*DOCUMENT SEGMENT*
Personalism in the United States

Autor: Grigory Zolotkov
Rok vydání: 2020
Předmět:
Zdroj: Philosophical anthropology. 6:163-175
ISSN: 2414-3715
DOI: 10.21146/2414-3715-2020-6-1-163-175
Popis: The article is concerned with personalistic philosophy of the USA developed throughout the nineteenth and twentieth century. Although, in the narrow sense, USA Personalism is mostly associated with B.P. Bowne and his followers, the characteristic frame of personalistic philosophizing can be found in the views of such philosophers as: transcendentalists (R.W. Emerson, A. Alcott, W. Whitman), St. Louis Hegelians (W.T. Harris, H.C. Brokmeyer), number of Harvard philosophers (J. Royce, W.E. Hocking), and also G. Howison. Greatly influenced by theistic worldviews, German idealism and pursuit of combining idealism with practical relevance, personalists in the USA have expressed their ideas in two main lines of thought. First, in the philosophy of religion they try to build idealistic philosophical systems based on Theism. Second, in the social philosophy personalists try to clarify special place of the person in human society. At the turn of nineteenth century personalist discussion on the ontological status of human personality became important event in the philosophical life of USA. The problem has been set between two possibilities: either person has no substantiality beyond God or its substantiality is independent from Him. Further development of Personalism in the USA doesn’t achieve comparable significance and by the end of XX century it quit its existence as independent philosophical movement.

*ASSIGNMENT*
Turn the paragraph on personalism in the United States that begins "The article is concerned with" into a short bulleted list that keeps its main facts.

*SOURCE INFORMATION*
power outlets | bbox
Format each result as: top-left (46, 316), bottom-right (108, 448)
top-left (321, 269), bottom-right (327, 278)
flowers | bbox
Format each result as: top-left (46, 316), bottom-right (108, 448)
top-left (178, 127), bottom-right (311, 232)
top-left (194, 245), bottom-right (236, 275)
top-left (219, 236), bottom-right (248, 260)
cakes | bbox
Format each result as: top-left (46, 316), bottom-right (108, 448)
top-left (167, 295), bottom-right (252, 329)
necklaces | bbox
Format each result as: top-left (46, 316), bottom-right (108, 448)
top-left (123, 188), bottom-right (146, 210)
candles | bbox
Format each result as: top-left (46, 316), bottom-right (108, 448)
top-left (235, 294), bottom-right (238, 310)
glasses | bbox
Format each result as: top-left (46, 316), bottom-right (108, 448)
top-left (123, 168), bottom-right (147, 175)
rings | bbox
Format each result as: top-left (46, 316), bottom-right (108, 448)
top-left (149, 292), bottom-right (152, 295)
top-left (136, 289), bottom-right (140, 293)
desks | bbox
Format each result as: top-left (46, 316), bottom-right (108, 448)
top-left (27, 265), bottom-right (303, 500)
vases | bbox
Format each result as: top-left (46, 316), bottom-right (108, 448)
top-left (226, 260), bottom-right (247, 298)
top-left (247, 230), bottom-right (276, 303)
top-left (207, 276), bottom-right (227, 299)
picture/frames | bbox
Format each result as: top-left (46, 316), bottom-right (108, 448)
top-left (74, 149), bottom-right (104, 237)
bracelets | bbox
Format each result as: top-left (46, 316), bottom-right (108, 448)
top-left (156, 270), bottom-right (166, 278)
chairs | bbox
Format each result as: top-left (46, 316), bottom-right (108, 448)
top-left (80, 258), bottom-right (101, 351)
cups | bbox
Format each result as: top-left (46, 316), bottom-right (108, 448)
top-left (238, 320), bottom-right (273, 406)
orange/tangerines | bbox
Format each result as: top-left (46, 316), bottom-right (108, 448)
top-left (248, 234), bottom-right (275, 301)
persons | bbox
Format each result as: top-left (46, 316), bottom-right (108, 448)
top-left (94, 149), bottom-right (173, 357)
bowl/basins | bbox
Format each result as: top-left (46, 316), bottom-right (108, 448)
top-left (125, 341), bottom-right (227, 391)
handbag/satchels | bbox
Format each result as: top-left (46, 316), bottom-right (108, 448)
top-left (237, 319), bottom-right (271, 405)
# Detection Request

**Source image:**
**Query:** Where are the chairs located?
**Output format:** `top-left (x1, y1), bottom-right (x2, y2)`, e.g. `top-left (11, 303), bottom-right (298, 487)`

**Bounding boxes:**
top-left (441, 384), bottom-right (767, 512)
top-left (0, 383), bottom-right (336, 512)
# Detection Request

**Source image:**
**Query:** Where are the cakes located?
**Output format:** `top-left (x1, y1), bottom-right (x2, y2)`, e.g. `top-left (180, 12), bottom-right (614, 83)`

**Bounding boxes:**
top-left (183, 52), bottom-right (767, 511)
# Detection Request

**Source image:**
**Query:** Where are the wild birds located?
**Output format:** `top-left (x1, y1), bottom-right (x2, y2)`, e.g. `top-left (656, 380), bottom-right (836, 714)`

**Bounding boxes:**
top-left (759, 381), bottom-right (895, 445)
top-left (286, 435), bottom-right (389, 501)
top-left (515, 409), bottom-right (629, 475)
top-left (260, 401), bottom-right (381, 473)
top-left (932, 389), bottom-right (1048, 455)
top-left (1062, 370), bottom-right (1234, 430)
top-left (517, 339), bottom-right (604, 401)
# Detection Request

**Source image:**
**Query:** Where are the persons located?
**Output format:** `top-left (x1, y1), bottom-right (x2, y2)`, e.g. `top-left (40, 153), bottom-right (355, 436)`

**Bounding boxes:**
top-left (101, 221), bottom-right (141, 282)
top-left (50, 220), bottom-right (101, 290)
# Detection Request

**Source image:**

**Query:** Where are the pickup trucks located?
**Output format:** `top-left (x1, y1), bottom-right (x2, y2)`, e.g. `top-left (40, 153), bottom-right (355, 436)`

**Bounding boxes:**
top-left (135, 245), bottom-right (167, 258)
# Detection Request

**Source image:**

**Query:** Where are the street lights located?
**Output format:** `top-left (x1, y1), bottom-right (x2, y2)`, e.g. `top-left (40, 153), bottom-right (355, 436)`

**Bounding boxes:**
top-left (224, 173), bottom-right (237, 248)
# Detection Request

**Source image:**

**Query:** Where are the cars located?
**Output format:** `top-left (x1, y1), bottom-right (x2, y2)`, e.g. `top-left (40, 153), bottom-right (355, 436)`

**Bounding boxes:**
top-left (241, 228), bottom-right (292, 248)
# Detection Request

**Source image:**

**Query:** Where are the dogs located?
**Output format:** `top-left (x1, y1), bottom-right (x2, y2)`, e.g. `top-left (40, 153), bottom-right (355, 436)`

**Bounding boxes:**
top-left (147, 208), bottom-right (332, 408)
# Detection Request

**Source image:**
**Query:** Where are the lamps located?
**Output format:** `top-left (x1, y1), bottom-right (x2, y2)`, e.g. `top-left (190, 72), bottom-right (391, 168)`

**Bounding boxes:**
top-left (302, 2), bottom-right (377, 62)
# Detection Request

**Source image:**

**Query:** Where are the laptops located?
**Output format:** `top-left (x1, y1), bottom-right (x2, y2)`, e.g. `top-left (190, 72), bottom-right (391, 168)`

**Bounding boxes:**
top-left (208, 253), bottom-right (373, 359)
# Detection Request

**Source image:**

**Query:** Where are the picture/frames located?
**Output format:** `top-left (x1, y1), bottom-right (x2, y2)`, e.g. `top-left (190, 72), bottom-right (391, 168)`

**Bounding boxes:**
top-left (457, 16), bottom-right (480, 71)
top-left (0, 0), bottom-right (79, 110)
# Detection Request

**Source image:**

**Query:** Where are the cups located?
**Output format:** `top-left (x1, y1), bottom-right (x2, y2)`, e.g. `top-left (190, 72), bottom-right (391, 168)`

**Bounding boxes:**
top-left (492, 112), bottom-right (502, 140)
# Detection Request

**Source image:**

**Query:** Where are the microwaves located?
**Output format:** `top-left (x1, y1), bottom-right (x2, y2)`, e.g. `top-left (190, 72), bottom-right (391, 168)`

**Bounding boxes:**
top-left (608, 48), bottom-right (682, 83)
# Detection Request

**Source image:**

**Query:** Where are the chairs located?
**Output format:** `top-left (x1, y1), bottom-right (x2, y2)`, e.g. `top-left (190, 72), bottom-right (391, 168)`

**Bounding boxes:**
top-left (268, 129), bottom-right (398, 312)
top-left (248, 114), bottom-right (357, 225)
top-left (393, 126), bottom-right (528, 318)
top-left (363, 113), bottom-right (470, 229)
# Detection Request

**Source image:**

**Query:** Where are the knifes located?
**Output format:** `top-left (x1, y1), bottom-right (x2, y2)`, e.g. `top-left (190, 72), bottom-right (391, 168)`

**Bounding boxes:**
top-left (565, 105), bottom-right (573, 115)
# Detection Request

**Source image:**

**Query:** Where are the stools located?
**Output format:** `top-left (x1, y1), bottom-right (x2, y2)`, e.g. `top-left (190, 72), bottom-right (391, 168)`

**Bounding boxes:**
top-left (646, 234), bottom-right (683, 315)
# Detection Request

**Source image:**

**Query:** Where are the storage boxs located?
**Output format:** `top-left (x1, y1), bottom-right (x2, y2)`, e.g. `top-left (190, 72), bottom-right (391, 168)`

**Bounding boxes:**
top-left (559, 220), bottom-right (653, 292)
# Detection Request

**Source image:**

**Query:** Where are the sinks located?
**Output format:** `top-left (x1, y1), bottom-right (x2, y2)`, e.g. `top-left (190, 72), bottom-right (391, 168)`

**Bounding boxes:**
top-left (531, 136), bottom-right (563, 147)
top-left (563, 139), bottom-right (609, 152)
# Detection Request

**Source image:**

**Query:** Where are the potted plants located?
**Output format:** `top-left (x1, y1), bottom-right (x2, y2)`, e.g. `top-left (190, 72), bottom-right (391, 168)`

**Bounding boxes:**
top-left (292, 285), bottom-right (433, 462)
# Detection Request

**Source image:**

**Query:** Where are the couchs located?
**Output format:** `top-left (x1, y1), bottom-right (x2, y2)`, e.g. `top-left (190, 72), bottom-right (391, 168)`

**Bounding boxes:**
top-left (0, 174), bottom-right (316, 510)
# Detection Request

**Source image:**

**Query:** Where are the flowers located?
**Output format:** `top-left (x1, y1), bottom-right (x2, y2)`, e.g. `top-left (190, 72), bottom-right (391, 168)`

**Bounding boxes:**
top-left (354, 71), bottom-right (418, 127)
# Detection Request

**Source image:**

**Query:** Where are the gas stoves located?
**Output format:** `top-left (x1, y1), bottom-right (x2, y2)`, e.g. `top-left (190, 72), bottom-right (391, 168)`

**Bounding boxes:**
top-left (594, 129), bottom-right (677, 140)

*EXPECTED ANSWER*
- The article covers personalist philosophy in the USA across the nineteenth and twentieth centuries.
- In the narrow sense, it is linked mostly with B.P. Bowne and his followers.
- Personalist thinking also shows up in the transcendentalists (R.W. Emerson, A. Alcott, W. Whitman), the St. Louis Hegelians (W.T. Harris, H.C. Brokmeyer), several Harvard philosophers (J. Royce, W.E. Hocking) and G. Howison.
- It was shaped by theistic worldviews, German idealism and the aim of joining idealism with practical relevance.
- It developed along two main lines:
  - in philosophy of religion, building idealist systems based on Theism;
  - in social philosophy, clarifying the person's special place in society.
- At the turn of the nineteenth century, a debate on the ontological status of the human person became an important event. The question was whether the person has no substantiality beyond God or a substantiality independent of Him.
- Later personalism never reached similar importance, and by the end of the twentieth century it no longer existed as an independent movement.